Powertoys should be installed by default. Its a testament to how out of touch MS is that they leave all these great features as a little known optional install. Almost every single thing in power tools should be in windows outright.
I use it on any machine that I have to use windows on, and tell everyone I can about it. Just feels like such a miss to leave those features out of the OS
Yeah, File Locksmith from Power toys is great!
I have power toys... well on my windows dual boot anyway. Do normal users? Probably not.
I've used unlocker tools in the past as well, but this is not something provided in the OS and as such not something a typical user is even aware of, let alone has available.
The unmounting needing a reboot seems very much a you problem.
I have managed over 1000 systems since XP days and never came across it.
You've never, ever plugged in a thumbdrive and then used the "safely remove hardware" tray to try and eject... only to receive an error that says "unable to remove, in use" or similar?
I guess i've never seen it happen when I was using a thumb drive to image a machine well over a decade ago.
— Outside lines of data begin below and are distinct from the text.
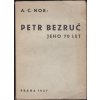 421871 petr bezruc basnik a dilo prednaska k 70 narozeninam p bezruce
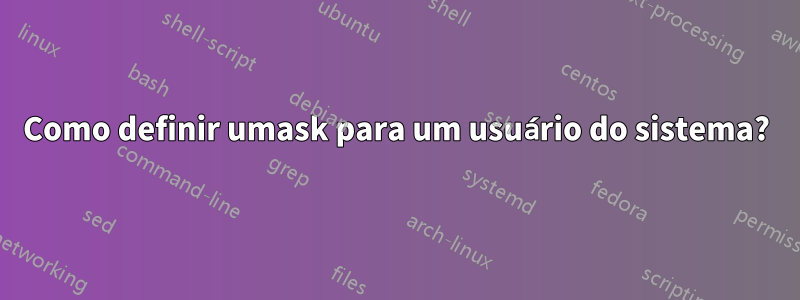 Como definir umask para um usuário do sistema?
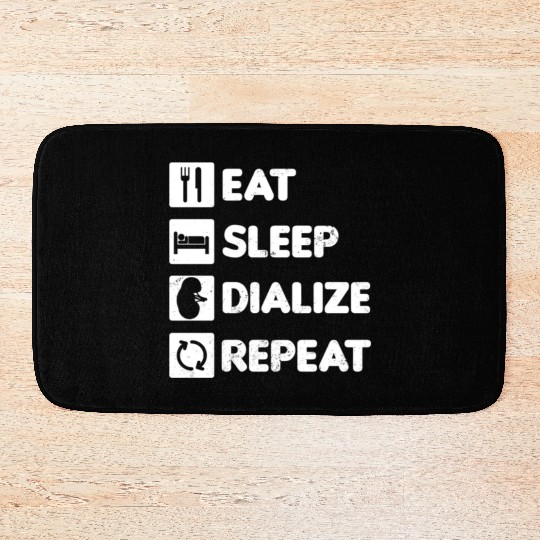 Dialysis Nurse Bath Mats Eat Sleep Dialize Repeat Gift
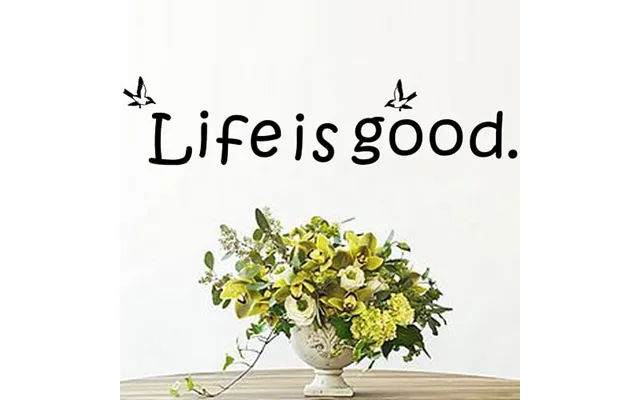 Life Is Good - Wallsticker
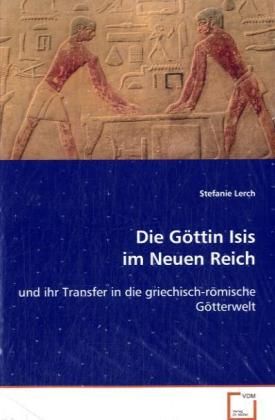 Produktbild: Lerch Stefanie: Die G&ouml;ttin Isis im Neuen Reich
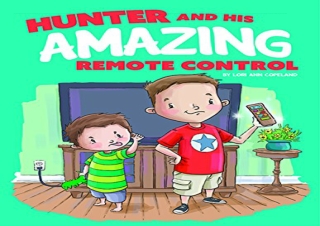 [DOWNLOAD PDF] Hunter and His Amazing Remote Control kindle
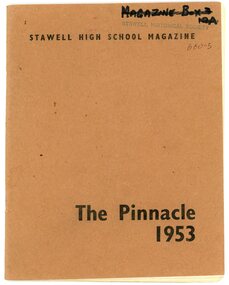 Book - Magazine, Stawell High School, Stawell High School Magazine.  The Pinnacle 1953, 1912-1986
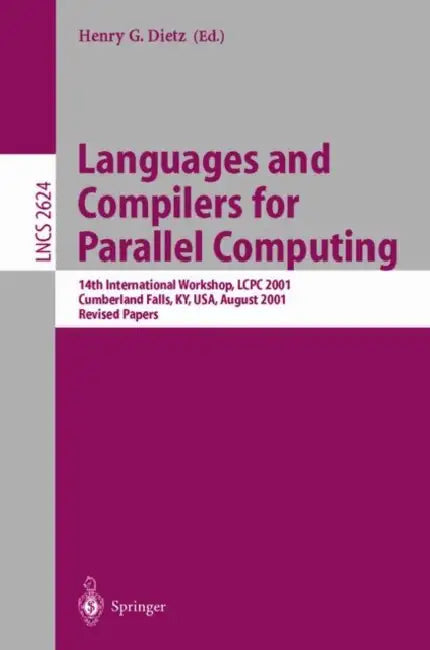 Languages and Compilers for Parallel Computing (English, Henry Gordon Dietz)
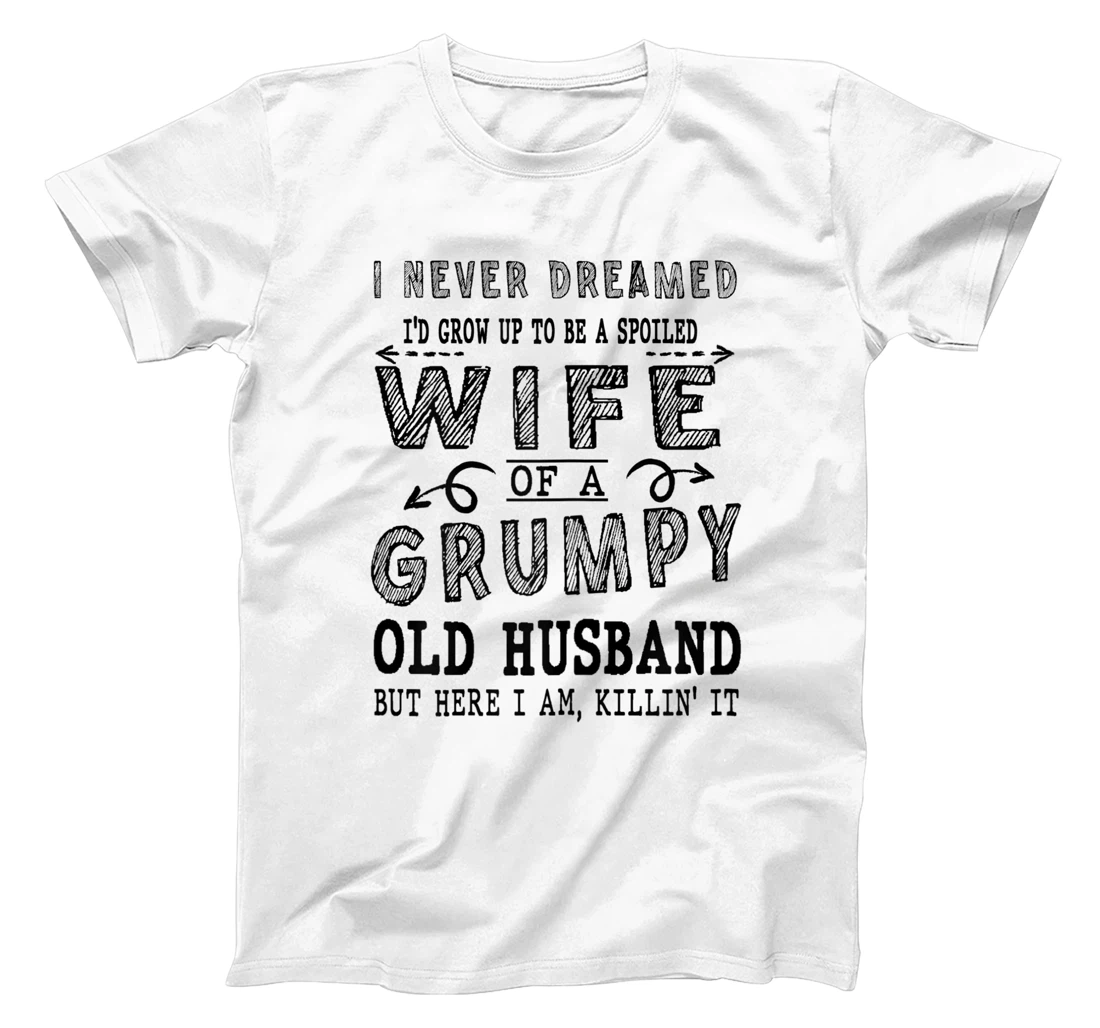 Womens Never Dreamed Spoiled Wife Grumpy Old Husband - Spouse T-Shirt, Women T-Shirt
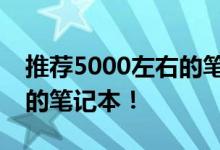 推薦5000左右的筆記本推薦幾款性價比最高的筆記本！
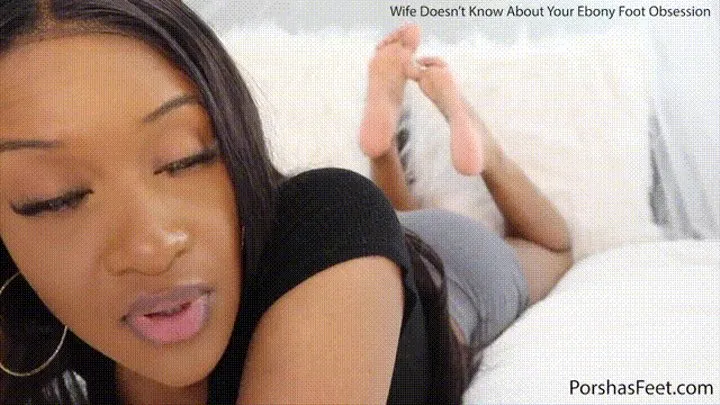 Wife Doesn't Know About Your Ebony Foot Obsession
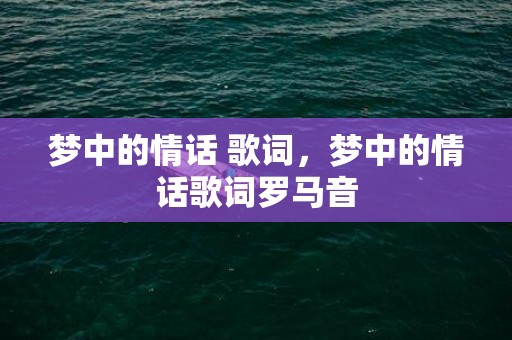 梦中的情话 歌词，梦中的情话歌词罗马音
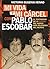 Mi vida y mi cárcel con Pablo Escobar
There are a few people on the internet who seem to have reported this though:
https://www.reddit.com/r/WindowsHelp/comments/pnbfcf/this_device_is_currently_in_use_when_trying_to/
https://learn.microsoft.com/en-us/answers/questions/4212072/cant-eject-external-hard-drive
There are thousands of results of this. I have encountered this dozens of times personally across dozens of different systems.
You'd be surprised (or maybe not) at how many people name folders or files, "your eyes only"
Read about magic bytes
It's pronounced "Jim".
Its actually "dickim”
Only if you get his permission.
I hardly knew 'im!
Dick Kickem
Yeah I did
I don't understand what his personal life has to do with this, although I cannot provide doubt as to whether he has some junk in his trunk.
If GIF is "Jiff", then DCIM has to be "Jizz".